## [Excerto de origem]

E, se dúvidas houvesse, uma simples leitura ao projecto de lei do PSD desde logo nos revela uma indisfarçada e revoltante homofobia, para além de constituir um novo paradigma daquilo a que, com mais ou menos rigor técnico, se convencionou chamar um «aborto jurídico».

Com efeito, logo no artigo 1º o projecto define como «união civil registada» um contrato celebrado unicamente entre duas pessoas do mesmo sexo, desde logo criando uma nova «discriminação ao contrário», que não é mais do que um gueto, que é óbvia e manifestamente inconstitucional.

O artigo 2º diz que para constituir uma união civil registada pelo menos um dos parceiros deverá ter nacionalidade portuguesa, o que não deixaria de arrepiar os cabelos às instâncias jurídicas da União Europeia.

O artigo 5º nº 3 diz que os parceiros gozam da faculdade de se recusar a prestar depoimento como teste-munha para efeitos do disposto no artigo 134º do Código Penal mas, curiosamente (ou talvez não), parece que se “esquece” de estabelecer o mesmo regime em processo civil, tal como acontece no casamento.

Mas a “pièce de resistance” pode ser encontrada na alínea c) do nº 1 do artigo 6º que estipula que o casa-mento anterior não dissolvido é impedimento do registo da união civil, «salvo se tiver sido decretada separa-ção judicial de pessoas e bens».

## [Material de origem]
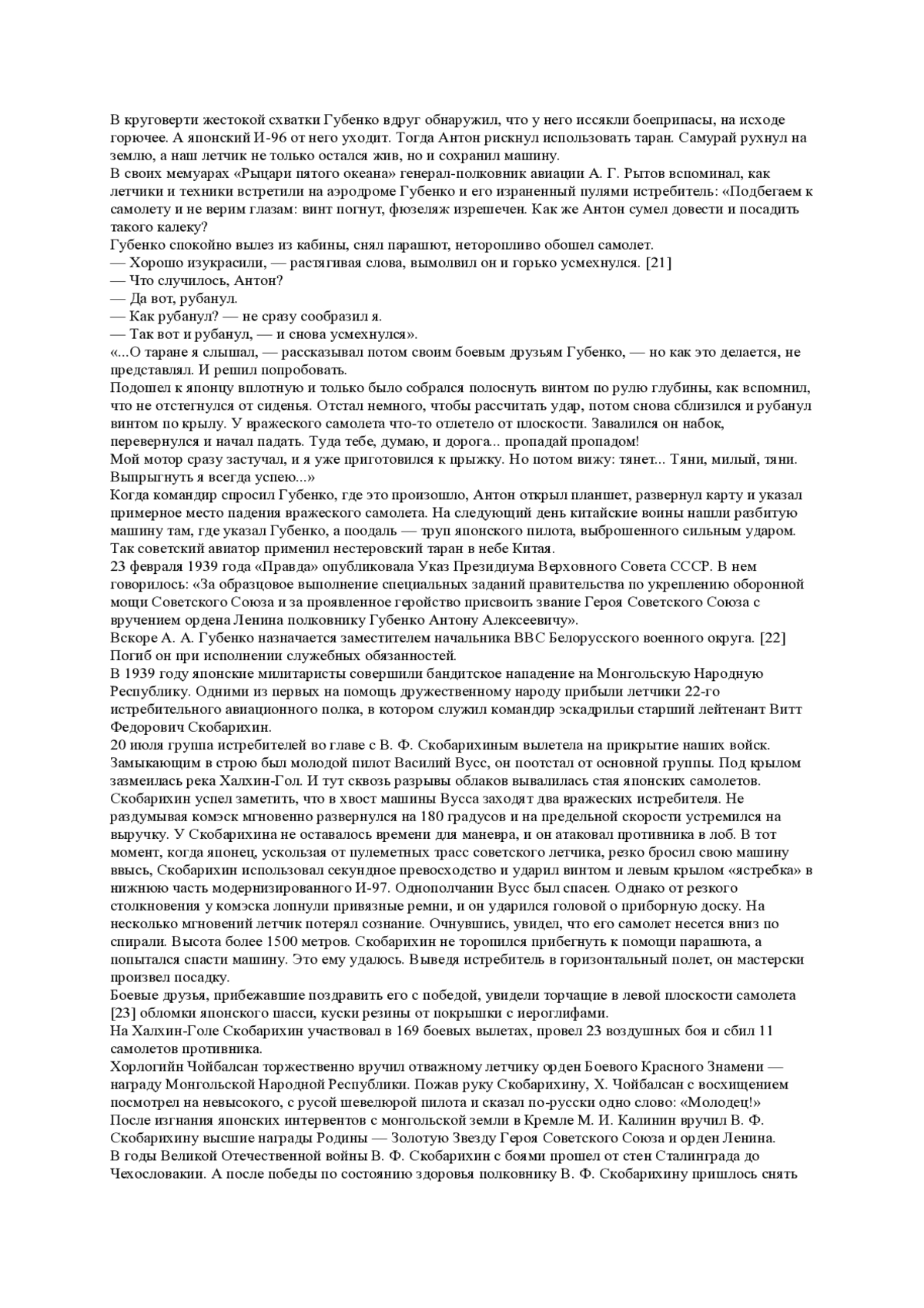 В круговерти жестокой схватки Губенко вдруг обнаружил, что у него иссякли боеприпасы, на исходе горючее. А японский И-96 от него уходит. Тогда Антон рискнул использовать таран. Самурай рухнул на землю, а наш летчик не только остался жив, но и сохранил машину.
В своих мемуарах «Рыцари пятого океана» генерал-полковник авиации А. Г. Рытов вспоминал, как летчики и техники встретили на аэродроме Губенко и его израненный пулями истребитель: «Подбегаем к самолету и не верим глазам: винт погнут, фюзеляж изрешечен. Как же Антон сумел довести и посадить такого калеку?
Губенко спокойно вылез из кабины, снял парашют, неторопливо обошел самолет.
— Хорошо изукрасили, — растягивая слова, вымолвил он и горько усмехнулся. [21]
— Что случилось, Антон?
— Да вот, рубанул.
— Как рубанул? — не сразу сообразил я.
— Так вот и рубанул, — и снова усмехнулся».
«...О таране я слышал, — рассказывал потом своим боевым друзьям Губенко, — но как это делается, не представлял. И решил попробовать.
Подошел к японцу вплотную и только было собрался полоснуть винтом по рулю глубины, как вспомнил, что не отстегнулся от сиденья. Отстал немного, чтобы рассчитать удар, потом снова сблизился и рубанул винтом по крылу. У вражеского самолета что-то отлетело от плоскости. Завалился он набок, перевернулся и начал падать. Туда тебе, думаю, и дорога... пропадай пропадом!
Мой мотор сразу застучал, и я уже приготовился к прыжку. Но потом вижу: тянет... Тяни, милый, тяни. Выпрыгнуть я всегда успею...»
Когда командир спросил Губенко, где это произошло, Антон открыл планшет, развернул карту и указал примерное место падения вражеского самолета. На следующий день китайские воины нашли разбитую машину там, где указал Губенко, а поодаль — труп японского пилота, выброшенного сильным ударом. Так советский авиатор применил нестеровский таран в небе Китая.
23 февраля 1939 года «Правда» опубликовала Указ Президиума Верховного Совета СССР. В нем говорилось: «За образцовое выполнение специальных заданий правительства по укреплению оборонной мощи Советского Союза и за проявленное геройство присвоить звание Героя Советского Союза с вручением ордена Ленина полковнику Губенко Антону Алексеевичу».
Вскоре А. А. Губенко назначается заместителем начальника ВВС Белорусского военного округа. [22] Погиб он при исполнении служебных обязанностей.
В 1939 году японские милитаристы совершили бандитское нападение на Монгольскую Народную Республику. Одними из первых на помощь дружественному народу прибыли летчики 22-го истребительного авиационного полка, в котором служил командир эскадрильи старший лейтенант Витт Федорович Скобарихин.
20 июля группа истребителей во главе с В. Ф. Скобарихиным вылетела на прикрытие наших войск. Замыкающим в строю был молодой пилот Василий Вусс, он поотстал от основной группы. Под крылом зазмеилась река Халхин-Гол. И тут сквозь разрывы облаков вывалилась стая японских самолетов. Скобарихин успел заметить, что в хвост машины Вусса заходят два вражеских истребителя. Не раздумывая комэск мгновенно развернулся на 180 градусов и на предельной скорости устремился на выручку. У Скобарихина не оставалось времени для маневра, и он атаковал противника в лоб. В тот момент, когда японец, ускользая от пулеметных трасс советского летчика, резко бросил свою машину ввысь, Скобарихин использовал секундное превосходство и ударил винтом и левым крылом «ястребка» в нижнюю часть модернизированного И-97. Однополчанин Вусс был спасен. Однако от резкого столкновения у комэска лопнули привязные ремни, и он ударился головой о приборную доску. На несколько мгновений летчик потерял сознание. Очнувшись, увидел, что его самолет несется вниз по спирали. Высота более 1500 метров. Скобарихин не торопился прибегнуть к помощи парашюта, а попытался спасти машину. Это ему удалось. Выведя истребитель в горизонтальный полет, он мастерски произвел посадку.
Боевые друзья, прибежавшие поздравить его с победой, увидели торчащие в левой плоскости самолета [23] обломки японского шасси, куски резины от покрышки с иероглифами.
На Халхин-Голе Скобарихин участвовал в 169 боевых вылетах, провел 23 воздушных боя и сбил 11 самолетов противника.
Хорлогийн Чойбалсан торжественно вручил отважному летчику орден Боевого Красного Знамени — награду Монгольской Народной Республики. Пожав руку Скобарихину, Х. Чойбалсан с восхищением посмотрел на невысокого, с русой шевелюрой пилота и сказал по-русски одно слово: «Молодец!»
После изгнания японских интервентов с монгольской земли в Кремле М. И. Калинин вручил В. Ф. Скобарихину высшие награды Родины — Золотую Звезду Героя Советского Союза и орден Ленина.
В годы Великой Отечественной войны В. Ф. Скобарихин с боями прошел от стен Сталинграда до Чехословакии. А после победы по состоянию здоровья полковнику В. Ф. Скобарихину пришлось снять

## [Questões a resolver]
A: Responda às perguntas seguintes com base no excerto sobre o projeto de lei do PSD:
(i) Segundo o artigo 1.º, entre quem é celebrado o contrato definido como «união civil registada»?
(ii) Que requisito de nacionalidade impõe o artigo 2.º para constituir uma união civil registada?
(iii) De acordo com a alínea c) do n.º 1 do artigo 6.º, em que caso o casamento anterior não dissolvido deixa de impedir o registo da união civil?
B: Prossiga o excerto sobre o projeto de lei do PSD a partir da última frase apresentada.

## [Respostas apresentadas]
A:
(i) Unicamente entre duas pessoas do mesmo sexo.
(ii) Pelo menos um dos parceiros deverá ter nacionalidade portuguesa.
(iii) Quando tiver sido decretada separação judicial de pessoas e bens.

B:
Ou seja, o que os nossos ilustres e brilhantes deputados do PSD preconizam para Portugal não é nem mais nem menos do que uma nova espécie de… poligamia!

De facto, o projecto do PSD, que no seu próprio preâmbulo afirma que «pretende ser uma garantia de protecção das pessoas do mesmo sexo que vivem em condições análogas às dos cônjuges, e que, por conseguinte, devem desfrutar de um grau de protecção equiparável» ao casamento civil, defende que podem «celebrar» uma união civil registada, por exemplo, dois homens que ainda estejam casados cada um com a sua mulher, desde que delas já estejam separados judicialmente de pessoas e bens.

Deste modo, as relações jurídicas provindas dos casamentos de cada um dos parceiros, e que ainda estão vigentes, misturam-se curiosa e misteriosamente com as novas relações jurídicas nascidas no âmbito da União Civil Registada.

O mais engraçado, passe a expressão, vem da alínea e) do nº 1 do artigo 4º do projecto do PSD que estipula que os parceiros são herdeiros um do outro «em posição equiparada à do cônjuge».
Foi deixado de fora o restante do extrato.